A Nuclear Weapons-Free World? Britain, Trident and the Challenges Ahead

Author
Nick Ritchie
Publisher
Palgrave Macmillan
Year published
2012
ISBN
0230291023

Reviewed by Nigel Chamberlain, NATO Watch

The author opens his account by drawing attention to the contradiction between the near universal acceptance, in theory, of the goal of a world free of nuclear weapons and the very practical efforts of successive UK Governments to acquire, update and justify the possession of nuclear weapons under the questionable doctrine of ‘deterrence’.

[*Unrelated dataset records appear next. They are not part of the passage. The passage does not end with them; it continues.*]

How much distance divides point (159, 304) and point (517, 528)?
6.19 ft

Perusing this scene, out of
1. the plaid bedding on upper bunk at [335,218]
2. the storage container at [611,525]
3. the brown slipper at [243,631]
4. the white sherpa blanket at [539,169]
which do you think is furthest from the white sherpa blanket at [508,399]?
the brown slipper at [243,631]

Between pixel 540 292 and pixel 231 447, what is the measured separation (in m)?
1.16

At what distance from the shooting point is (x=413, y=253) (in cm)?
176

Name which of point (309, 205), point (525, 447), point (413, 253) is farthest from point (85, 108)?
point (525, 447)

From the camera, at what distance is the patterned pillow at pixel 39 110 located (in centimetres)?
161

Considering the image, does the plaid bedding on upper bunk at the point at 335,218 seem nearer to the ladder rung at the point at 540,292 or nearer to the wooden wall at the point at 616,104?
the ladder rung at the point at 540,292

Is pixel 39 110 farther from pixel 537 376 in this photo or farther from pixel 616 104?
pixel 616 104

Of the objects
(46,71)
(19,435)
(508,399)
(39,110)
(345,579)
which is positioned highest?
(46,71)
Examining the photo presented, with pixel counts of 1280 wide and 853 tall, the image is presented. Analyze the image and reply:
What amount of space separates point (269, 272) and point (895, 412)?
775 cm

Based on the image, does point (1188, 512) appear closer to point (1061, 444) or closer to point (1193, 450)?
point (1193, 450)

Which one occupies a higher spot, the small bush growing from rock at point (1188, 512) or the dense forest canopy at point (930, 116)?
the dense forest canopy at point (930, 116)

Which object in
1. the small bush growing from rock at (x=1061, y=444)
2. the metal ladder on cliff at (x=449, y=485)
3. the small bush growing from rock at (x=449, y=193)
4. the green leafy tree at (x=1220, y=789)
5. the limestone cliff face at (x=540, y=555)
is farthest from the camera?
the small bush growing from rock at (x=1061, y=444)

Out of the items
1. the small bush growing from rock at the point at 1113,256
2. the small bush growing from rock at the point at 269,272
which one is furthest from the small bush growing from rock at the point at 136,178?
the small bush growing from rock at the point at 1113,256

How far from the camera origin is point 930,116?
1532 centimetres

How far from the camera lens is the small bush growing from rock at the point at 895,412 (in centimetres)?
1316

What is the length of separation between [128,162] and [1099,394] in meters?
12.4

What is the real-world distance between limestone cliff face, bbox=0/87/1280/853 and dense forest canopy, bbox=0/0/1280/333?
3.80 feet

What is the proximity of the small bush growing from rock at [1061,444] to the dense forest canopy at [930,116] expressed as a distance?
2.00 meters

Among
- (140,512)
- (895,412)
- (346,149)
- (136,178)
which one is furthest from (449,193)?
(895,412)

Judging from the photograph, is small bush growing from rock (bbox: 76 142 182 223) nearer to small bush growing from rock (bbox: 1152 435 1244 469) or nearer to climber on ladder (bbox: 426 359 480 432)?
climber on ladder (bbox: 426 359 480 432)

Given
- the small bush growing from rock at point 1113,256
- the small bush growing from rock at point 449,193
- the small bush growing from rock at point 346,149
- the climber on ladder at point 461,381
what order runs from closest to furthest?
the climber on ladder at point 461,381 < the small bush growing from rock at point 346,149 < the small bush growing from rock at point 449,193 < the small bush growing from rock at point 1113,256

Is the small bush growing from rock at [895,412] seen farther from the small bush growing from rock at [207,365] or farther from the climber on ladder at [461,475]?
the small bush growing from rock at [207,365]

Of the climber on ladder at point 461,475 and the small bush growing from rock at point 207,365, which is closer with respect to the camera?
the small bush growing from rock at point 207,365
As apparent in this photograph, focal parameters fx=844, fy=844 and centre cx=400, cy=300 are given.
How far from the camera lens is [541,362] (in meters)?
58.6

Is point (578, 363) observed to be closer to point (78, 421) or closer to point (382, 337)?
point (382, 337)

This study unapologetically proceeds from the view:
 
that a low-salience nuclear world could be stable in theory but that its time has passed, if it ever existed; 
that a permanently well-managed high-salience nuclear world is an extremely optimistic prognosis; 
that an unstable high-salience nuclear world would present extreme and unacceptable dangers; and therefore,
a nuclear weapons-free world is the necessary and legitimate path to minimising long-term nuclear risk.
 
He goes on to quote Sir Michael Quinlan, former Permanent Undersecretary of State at the UK Ministry of Defence [often referred to as the ‘High Priest of Deterrence’ by his detractors] who noted in 2009 [shortly before his death on 26 February]: “It cannot be right to acquiesce uncritically, for the rest of human history, in a system that maintains peace between potential adversaries partly by the threat of colossal disaster”. Well, that is exactly what Sir Michael did both as a civil servant and in retirement while one might suggest that his claim that “nuclear weapons have maintained the peace” is more a statement of believe than a statement of fact. But I digress.
 
Nick Ritchie tells us that the purpose of his study is “to place the UK’s Trident replacement programme in context and explore the complexities of relinquishing nuclear weapons at a point when such a step is politically feasible”. Well possibly, but this reviewer can’t discern any concerted political momentum which will result in this objective, other than by default: for example, if an independent Scottish Government ‘requires’ HMG to ‘remove’ Trident from the River Clyde.
 
This book is a detailed history of the UK’s nuclear weapons policy and programme from 1990, international efforts to kick-start the disarmament process and with a particular focus on the debate, or lack of it, drivers and costs behind the decision to replace Trident. It reviews the ‘special relationship’ with the US, in practice, how and why Trident is ‘assigned’ to NATO for ‘collective security’, the resistance to replacement and how a positive decision not to modernise Britain’s nuclear capability would sit more comfortably with the nation’s commitments to the Treaty on the Non-Proliferation of Nuclear Weapons (NPT).
 
The author believes that the UK can lead the way with in the P5 (the five permanent members of the United Nations Security Council who just happen to be the five ‘declared’ nuclear weapons states under the NPT) and become what William Walker terms “a disarmament threshold state”. He concludes, rather optimistically I feel, that a political, economic and cultural space has been opened up which could ‘encourage’ the UK Government to rethink ‘minimum deterrence’ by “either relinquishing nuclear weapons after Trident [this one or its replacement?] or pursuing alternative nuclear postures”. 
 
This reviewer didn’t read the book in its entirety, rather dipping in here and there for context and clarity. I suspect other readers will do the same. It is a dense tome, definitely aimed at the academic market (if rather expensive at nearly £60 a go) but it is certainly a book anyone working in the field would want to display on their library shelf.